Switch "viewer" to "observer" throughout the stretch from the start of the data through the line that contains "22.7 meters", and write out that stretch again with everything else unchanged. Leave the pictures out of your answer.

Data records:

-*-*-

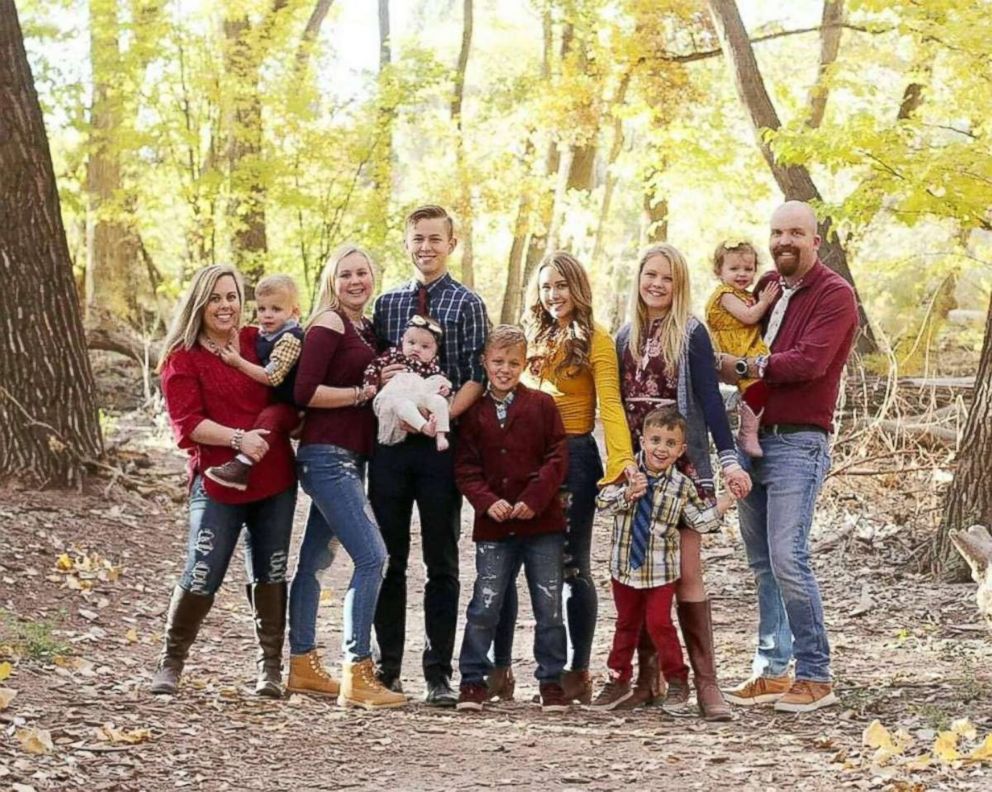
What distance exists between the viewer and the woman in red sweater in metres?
5.19

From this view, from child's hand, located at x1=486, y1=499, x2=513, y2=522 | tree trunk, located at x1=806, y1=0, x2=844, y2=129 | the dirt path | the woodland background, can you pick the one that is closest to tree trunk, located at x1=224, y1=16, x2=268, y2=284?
the woodland background

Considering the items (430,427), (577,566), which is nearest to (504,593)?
(577,566)

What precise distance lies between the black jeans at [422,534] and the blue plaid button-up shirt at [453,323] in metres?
0.30

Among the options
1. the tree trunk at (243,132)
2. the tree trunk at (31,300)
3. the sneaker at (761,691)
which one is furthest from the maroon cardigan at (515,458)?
the tree trunk at (243,132)

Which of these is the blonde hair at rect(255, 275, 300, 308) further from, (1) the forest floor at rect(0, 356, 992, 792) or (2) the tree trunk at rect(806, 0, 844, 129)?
(2) the tree trunk at rect(806, 0, 844, 129)

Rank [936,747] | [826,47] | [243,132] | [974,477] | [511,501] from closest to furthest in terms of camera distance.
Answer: [936,747], [511,501], [974,477], [243,132], [826,47]

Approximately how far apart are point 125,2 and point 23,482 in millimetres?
9321

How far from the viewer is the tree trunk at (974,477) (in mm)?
7309

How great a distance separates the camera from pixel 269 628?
545 cm

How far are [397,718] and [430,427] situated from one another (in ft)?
3.96

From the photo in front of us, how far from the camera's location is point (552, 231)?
22.7 meters

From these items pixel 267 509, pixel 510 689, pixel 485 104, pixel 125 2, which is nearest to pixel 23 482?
pixel 267 509

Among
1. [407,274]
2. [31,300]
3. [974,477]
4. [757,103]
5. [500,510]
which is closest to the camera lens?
[500,510]

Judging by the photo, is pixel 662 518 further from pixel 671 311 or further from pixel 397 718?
pixel 397 718
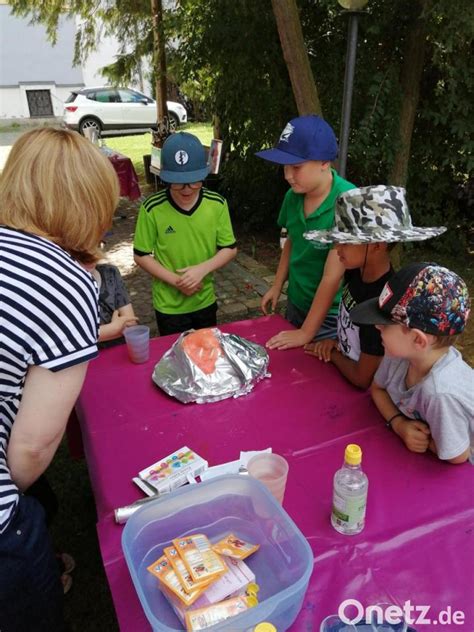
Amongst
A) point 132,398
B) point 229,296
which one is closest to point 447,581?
point 132,398

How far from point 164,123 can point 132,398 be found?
25.5 feet

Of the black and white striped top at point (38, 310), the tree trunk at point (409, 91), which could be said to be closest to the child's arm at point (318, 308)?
the black and white striped top at point (38, 310)

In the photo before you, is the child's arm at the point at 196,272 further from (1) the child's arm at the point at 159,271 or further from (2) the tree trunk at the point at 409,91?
(2) the tree trunk at the point at 409,91

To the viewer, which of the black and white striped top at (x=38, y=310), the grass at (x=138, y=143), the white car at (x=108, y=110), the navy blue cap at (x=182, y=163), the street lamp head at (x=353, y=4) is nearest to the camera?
the black and white striped top at (x=38, y=310)

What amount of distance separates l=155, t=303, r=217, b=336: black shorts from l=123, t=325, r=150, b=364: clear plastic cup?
0.58 m

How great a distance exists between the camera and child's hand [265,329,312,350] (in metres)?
2.23

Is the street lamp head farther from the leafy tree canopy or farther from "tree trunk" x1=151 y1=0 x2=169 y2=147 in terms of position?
"tree trunk" x1=151 y1=0 x2=169 y2=147

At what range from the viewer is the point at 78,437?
2432mm

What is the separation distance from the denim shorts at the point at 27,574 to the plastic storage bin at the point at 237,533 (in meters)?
0.26

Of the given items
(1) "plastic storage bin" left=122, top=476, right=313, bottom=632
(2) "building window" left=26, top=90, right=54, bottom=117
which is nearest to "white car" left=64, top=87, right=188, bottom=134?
(2) "building window" left=26, top=90, right=54, bottom=117

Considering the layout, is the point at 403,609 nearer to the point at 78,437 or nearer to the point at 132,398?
the point at 132,398

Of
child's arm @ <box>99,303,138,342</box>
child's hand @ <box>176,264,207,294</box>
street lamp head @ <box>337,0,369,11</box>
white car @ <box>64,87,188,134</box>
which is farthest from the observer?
white car @ <box>64,87,188,134</box>

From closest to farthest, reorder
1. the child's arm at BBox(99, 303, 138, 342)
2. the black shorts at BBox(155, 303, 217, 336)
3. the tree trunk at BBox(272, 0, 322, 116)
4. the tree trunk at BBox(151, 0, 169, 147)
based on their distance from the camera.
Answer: the child's arm at BBox(99, 303, 138, 342) → the black shorts at BBox(155, 303, 217, 336) → the tree trunk at BBox(272, 0, 322, 116) → the tree trunk at BBox(151, 0, 169, 147)

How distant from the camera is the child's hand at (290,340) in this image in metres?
2.23
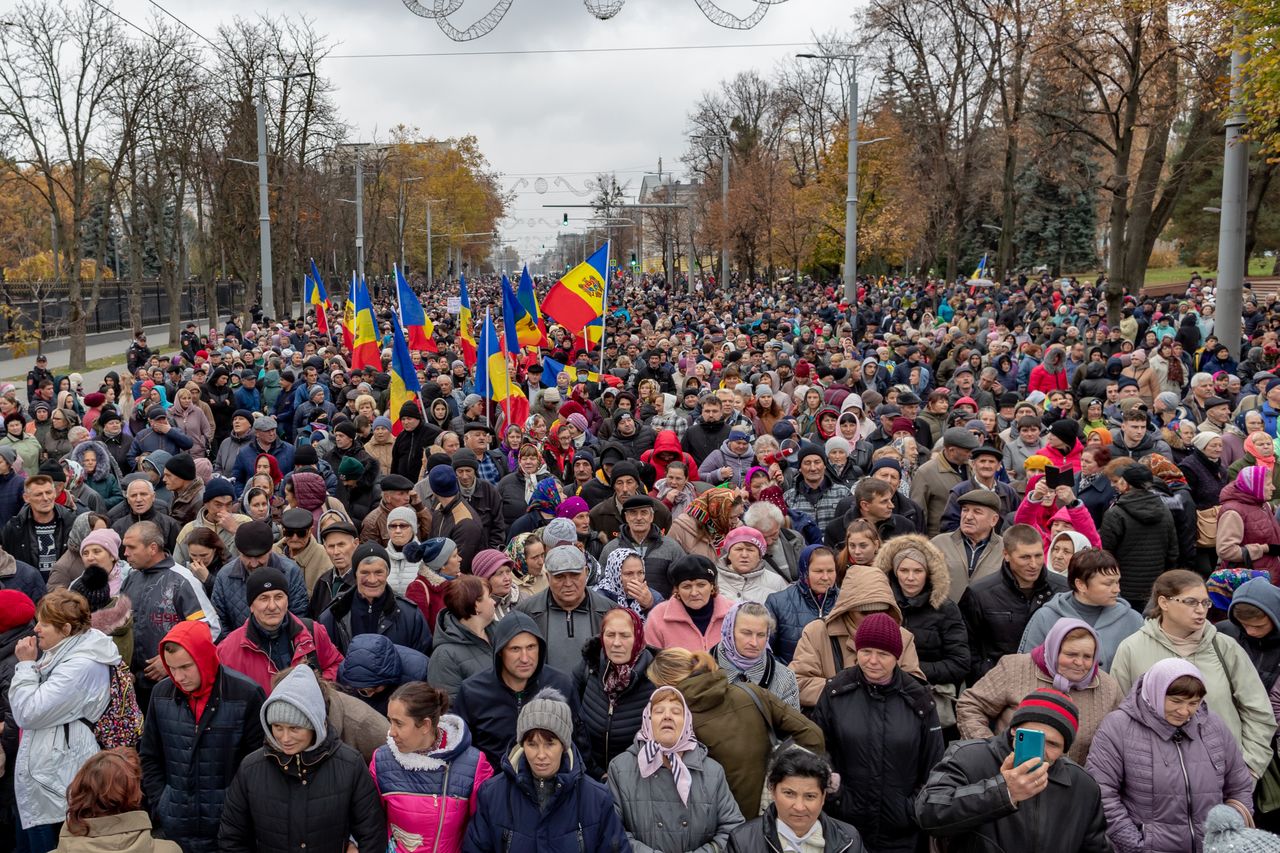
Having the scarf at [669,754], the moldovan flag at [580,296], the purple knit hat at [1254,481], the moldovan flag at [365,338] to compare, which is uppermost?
the moldovan flag at [580,296]

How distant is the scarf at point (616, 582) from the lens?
628cm

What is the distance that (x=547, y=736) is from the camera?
4.24 meters

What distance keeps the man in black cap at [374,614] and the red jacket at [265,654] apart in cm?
39

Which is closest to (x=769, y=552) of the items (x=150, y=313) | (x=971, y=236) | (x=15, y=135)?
(x=15, y=135)

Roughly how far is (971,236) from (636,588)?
61127mm

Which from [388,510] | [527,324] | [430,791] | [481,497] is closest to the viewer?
[430,791]

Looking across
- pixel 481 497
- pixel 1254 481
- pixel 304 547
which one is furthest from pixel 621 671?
pixel 1254 481

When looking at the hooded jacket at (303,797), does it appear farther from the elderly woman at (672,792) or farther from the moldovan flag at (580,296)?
the moldovan flag at (580,296)

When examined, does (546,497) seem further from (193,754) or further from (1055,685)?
(1055,685)

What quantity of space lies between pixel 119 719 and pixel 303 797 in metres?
1.45

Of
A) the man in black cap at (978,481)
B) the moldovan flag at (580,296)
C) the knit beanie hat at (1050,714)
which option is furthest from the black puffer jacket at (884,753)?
the moldovan flag at (580,296)

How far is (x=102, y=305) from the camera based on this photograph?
41.1m

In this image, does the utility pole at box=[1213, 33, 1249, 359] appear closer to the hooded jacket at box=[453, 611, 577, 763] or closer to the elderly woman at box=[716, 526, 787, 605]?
the elderly woman at box=[716, 526, 787, 605]

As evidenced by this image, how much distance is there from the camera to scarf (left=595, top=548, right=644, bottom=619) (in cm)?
628
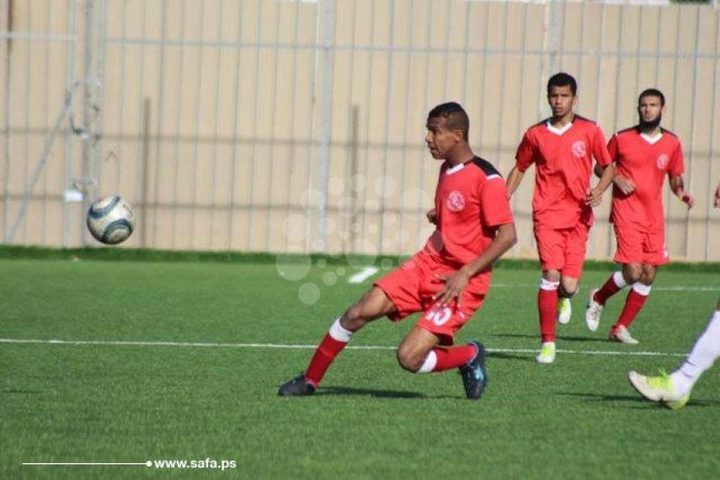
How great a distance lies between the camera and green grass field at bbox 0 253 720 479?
6.73m

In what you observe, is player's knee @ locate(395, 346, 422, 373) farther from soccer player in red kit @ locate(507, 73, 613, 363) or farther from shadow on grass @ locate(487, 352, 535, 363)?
soccer player in red kit @ locate(507, 73, 613, 363)

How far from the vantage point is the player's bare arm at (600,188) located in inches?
458

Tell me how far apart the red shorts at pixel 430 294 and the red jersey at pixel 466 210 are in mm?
87

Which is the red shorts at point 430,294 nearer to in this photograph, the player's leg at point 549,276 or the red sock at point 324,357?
the red sock at point 324,357

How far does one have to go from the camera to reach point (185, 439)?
721 centimetres

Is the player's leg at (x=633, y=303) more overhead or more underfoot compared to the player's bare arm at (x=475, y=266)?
more underfoot

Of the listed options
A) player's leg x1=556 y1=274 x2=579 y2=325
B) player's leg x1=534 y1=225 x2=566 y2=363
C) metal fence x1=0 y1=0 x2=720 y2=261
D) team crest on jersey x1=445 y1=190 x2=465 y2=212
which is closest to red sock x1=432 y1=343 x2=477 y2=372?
team crest on jersey x1=445 y1=190 x2=465 y2=212

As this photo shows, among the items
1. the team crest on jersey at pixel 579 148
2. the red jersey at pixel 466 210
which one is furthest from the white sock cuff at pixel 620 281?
the red jersey at pixel 466 210

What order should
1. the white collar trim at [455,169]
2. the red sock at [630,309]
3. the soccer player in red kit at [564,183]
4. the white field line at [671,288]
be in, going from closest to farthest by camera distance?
1. the white collar trim at [455,169]
2. the soccer player in red kit at [564,183]
3. the red sock at [630,309]
4. the white field line at [671,288]

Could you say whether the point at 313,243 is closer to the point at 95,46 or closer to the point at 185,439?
the point at 95,46

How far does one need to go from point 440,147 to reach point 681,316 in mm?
6715

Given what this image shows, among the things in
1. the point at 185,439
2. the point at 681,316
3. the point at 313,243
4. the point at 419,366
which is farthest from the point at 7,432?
the point at 313,243

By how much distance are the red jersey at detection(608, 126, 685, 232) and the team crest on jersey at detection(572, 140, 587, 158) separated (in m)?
1.40

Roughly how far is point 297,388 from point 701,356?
83.9 inches
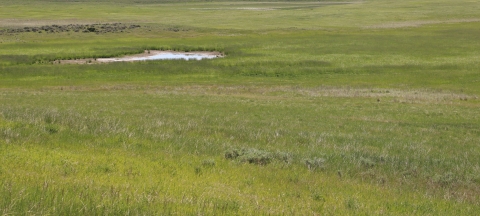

-*-*-

● **Solution to the problem**
What distance exists between the observer and the woman in red sweater in metres?
5.19

From this view, from child's hand, located at x1=486, y1=499, x2=513, y2=522 | tree trunk, located at x1=806, y1=0, x2=844, y2=129 | the dirt path | the woodland background, can you pick the one that is closest to tree trunk, located at x1=224, y1=16, x2=268, y2=284?
the woodland background

Considering the items (430,427), (577,566), which is nearest to (504,593)?
(577,566)

What precise distance lies between the black jeans at [422,534] and the blue plaid button-up shirt at [453,323] in metres?
0.30

Among the options
1. the tree trunk at (243,132)
2. the tree trunk at (31,300)
3. the sneaker at (761,691)
which one is furthest from the maroon cardigan at (515,458)?
the tree trunk at (243,132)

Which of these is the blonde hair at rect(255, 275, 300, 308) further from, (1) the forest floor at rect(0, 356, 992, 792) or (2) the tree trunk at rect(806, 0, 844, 129)?
(2) the tree trunk at rect(806, 0, 844, 129)

Rank [936,747] | [826,47] | [243,132] | [974,477] | [511,501] from closest to furthest in terms of camera distance.
Answer: [936,747], [511,501], [974,477], [243,132], [826,47]

Approximately how far apart are point 125,2 and point 23,482 in millimetres?
9321

How far from the observer is the tree trunk at (974,477) (in mm)?
7309

How great a distance separates the camera from pixel 269 628?
545 cm

How far are [397,718] and [430,427] situated from one another (in ft)?
3.96

From the photo in front of us, how far from the camera's location is point (552, 231)?
22.7 meters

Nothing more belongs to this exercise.